Es beginnt damit, dass der in die Jahre gekommene Reporter (Eric Bogosian) das Interview nie veröffentlicht hat und in der heutigen Zeit eine zweite Chance bekommt, die Geschichte von Louis zu hören. Im Grunde ist es jetzt vor allem eine schwule Liebesgeschichte: Louis, der im Kinofilm von Brad Pitt gespielt wurde und jetzt von Jacob Anderson ("Game of Thrones") verkörpert wird, ist ein nicht geouteter, schwarzer Bordellbetreiber im segregierten New Orleans der 1910er-Jahre. Als der weiße, reiche, französische Vampir Lestat auftaucht, der jetzt nicht mehr von Tom Cruise, sondern herrlich protzig von dem australischen Schauspieler Sam Reid verkörpert wird, eröffnen sich für den sensiblen Louis neue Möglichkeiten. Lestat überzeugt ihn davon, dass der Vampirismus ihm mehr Macht und die Freiheit geben wird, er selbst zu sein.

Die Aufgaben —
1. Schreiben Sie aus dem Lesetext die Passage von „Es beginnt damit, dass“ bis einschließlich „selbst zu sein.“ wortgetreu ab.
2. Nennen Sie alle Schauspieler, die im Lesetext namentlich genannt werden.
3. Wo und in welcher Zeit betreibt Louis laut dem Lesetext ein Bordell?

Dateneinträge:
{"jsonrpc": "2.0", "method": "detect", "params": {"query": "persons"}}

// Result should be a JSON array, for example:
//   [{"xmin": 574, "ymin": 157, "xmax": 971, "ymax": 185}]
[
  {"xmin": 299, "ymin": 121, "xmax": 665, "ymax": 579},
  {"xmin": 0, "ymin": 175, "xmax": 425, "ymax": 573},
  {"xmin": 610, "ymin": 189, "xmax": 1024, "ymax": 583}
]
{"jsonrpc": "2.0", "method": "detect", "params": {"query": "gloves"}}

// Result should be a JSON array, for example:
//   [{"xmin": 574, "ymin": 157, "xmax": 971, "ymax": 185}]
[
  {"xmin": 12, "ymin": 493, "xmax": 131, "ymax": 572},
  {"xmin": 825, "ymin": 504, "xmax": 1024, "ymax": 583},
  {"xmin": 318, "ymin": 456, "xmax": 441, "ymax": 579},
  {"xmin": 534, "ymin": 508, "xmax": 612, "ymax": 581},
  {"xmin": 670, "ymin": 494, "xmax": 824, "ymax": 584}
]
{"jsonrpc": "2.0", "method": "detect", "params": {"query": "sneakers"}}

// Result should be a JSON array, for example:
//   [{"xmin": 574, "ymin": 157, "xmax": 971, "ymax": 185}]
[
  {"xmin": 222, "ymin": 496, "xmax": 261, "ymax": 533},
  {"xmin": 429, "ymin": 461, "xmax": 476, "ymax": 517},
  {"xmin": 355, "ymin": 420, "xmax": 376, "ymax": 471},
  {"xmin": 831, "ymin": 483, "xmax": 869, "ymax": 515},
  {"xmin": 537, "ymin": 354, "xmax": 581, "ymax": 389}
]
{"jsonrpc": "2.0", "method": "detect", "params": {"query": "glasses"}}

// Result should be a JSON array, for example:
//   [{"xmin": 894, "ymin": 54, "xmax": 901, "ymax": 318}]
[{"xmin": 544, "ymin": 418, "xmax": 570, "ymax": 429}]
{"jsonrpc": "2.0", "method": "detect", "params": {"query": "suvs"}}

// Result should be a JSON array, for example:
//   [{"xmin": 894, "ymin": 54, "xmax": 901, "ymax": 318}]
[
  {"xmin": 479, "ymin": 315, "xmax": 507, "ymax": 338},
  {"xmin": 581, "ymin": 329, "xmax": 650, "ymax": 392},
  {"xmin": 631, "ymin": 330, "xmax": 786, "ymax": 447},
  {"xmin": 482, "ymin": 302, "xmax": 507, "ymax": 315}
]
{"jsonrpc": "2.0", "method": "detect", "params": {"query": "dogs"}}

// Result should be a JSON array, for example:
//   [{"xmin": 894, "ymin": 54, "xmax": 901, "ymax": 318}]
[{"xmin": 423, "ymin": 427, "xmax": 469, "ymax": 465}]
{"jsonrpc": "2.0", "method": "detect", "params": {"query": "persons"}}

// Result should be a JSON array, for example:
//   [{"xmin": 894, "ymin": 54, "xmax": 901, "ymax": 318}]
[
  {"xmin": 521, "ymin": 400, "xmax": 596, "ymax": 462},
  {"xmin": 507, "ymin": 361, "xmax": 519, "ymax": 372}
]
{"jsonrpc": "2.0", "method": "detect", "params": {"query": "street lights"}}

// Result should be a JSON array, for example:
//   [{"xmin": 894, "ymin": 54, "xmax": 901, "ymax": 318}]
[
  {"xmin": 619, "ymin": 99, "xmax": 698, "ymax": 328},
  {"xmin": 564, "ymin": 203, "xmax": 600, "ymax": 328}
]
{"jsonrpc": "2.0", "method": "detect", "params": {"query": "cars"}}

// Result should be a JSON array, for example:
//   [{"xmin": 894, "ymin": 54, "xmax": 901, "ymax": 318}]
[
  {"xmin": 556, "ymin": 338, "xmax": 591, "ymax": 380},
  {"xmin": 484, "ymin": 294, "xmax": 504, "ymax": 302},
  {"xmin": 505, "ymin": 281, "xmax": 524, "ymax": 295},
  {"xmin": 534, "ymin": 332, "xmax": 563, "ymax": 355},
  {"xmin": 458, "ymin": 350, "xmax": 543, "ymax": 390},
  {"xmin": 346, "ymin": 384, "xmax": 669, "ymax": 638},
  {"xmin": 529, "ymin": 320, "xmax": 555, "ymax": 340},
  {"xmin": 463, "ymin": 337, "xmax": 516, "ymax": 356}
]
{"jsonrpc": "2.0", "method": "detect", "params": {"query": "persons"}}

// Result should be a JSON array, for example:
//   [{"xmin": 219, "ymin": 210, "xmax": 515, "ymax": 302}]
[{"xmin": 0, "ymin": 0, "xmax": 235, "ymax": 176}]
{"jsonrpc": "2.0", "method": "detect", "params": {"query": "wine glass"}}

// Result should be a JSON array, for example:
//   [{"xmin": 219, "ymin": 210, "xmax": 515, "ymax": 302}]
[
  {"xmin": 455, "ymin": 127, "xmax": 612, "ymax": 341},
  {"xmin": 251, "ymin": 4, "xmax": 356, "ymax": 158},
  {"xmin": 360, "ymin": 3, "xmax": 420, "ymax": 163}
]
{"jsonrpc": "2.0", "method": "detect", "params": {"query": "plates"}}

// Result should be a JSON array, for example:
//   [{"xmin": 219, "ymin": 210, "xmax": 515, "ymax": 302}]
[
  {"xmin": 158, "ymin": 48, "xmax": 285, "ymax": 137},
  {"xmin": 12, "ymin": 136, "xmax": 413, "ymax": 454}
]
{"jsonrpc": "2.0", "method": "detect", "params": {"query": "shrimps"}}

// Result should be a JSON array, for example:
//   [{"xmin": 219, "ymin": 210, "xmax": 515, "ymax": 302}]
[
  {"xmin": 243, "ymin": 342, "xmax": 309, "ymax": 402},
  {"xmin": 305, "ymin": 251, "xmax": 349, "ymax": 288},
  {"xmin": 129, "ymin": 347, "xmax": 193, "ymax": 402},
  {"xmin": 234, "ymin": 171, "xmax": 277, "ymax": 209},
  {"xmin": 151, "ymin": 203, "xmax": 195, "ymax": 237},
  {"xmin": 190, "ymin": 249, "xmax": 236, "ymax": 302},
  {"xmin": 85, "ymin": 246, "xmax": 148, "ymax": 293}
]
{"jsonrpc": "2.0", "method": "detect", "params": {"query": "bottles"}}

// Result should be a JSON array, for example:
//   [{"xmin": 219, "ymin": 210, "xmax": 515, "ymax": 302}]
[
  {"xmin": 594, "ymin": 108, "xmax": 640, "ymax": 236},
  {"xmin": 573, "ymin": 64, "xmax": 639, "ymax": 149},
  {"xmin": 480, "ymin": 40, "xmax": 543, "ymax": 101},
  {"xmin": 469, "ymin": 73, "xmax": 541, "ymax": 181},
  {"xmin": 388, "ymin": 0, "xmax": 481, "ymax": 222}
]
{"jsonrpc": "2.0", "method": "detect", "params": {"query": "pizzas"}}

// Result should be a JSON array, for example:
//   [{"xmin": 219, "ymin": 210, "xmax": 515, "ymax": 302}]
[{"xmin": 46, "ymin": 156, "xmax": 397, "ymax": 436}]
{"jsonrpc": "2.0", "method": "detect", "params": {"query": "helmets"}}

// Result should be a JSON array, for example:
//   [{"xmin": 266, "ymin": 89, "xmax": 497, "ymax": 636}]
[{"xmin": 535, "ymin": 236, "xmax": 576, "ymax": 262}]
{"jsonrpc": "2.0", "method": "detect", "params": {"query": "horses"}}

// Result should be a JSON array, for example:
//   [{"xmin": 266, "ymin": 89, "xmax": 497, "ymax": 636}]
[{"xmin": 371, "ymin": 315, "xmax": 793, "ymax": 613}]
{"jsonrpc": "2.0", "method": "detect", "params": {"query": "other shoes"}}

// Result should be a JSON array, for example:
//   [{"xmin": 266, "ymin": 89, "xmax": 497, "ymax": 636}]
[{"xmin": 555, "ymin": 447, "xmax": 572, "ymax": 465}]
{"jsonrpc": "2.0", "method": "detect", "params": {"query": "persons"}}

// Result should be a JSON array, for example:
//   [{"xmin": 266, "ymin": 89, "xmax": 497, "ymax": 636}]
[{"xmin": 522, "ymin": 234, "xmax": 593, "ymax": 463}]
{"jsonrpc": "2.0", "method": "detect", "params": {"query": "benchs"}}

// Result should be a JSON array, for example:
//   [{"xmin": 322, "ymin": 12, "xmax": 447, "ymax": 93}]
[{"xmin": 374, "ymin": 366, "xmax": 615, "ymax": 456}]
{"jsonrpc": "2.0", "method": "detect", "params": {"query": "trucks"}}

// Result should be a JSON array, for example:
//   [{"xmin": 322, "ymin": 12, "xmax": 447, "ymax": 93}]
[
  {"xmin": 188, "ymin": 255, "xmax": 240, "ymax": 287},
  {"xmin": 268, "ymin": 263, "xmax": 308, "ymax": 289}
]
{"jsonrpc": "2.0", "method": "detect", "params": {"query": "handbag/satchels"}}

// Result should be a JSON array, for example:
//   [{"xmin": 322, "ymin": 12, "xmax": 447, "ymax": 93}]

Die Antworten —
1.
Es beginnt damit, dass der in die Jahre gekommene Reporter (Eric Bogosian) das Interview nie veröffentlicht hat und in der heutigen Zeit eine zweite Chance bekommt, die Geschichte von Louis zu hören. Im Grunde ist es jetzt vor allem eine schwule Liebesgeschichte: Louis, der im Kinofilm von Brad Pitt gespielt wurde und jetzt von Jacob Anderson ("Game of Thrones") verkörpert wird, ist ein nicht geouteter, schwarzer Bordellbetreiber im segregierten New Orleans der 1910er-Jahre. Als der weiße, reiche, französische Vampir Lestat auftaucht, der jetzt nicht mehr von Tom Cruise, sondern herrlich protzig von dem australischen Schauspieler Sam Reid verkörpert wird, eröffnen sich für den sensiblen Louis neue Möglichkeiten. Lestat überzeugt ihn davon, dass der Vampirismus ihm mehr Macht und die Freiheit geben wird, er selbst zu sein.

2. Eric Bogosian, Brad Pitt, Jacob Anderson, Tom Cruise, Sam Reid

3. Im segregierten New Orleans der 1910er-Jahre.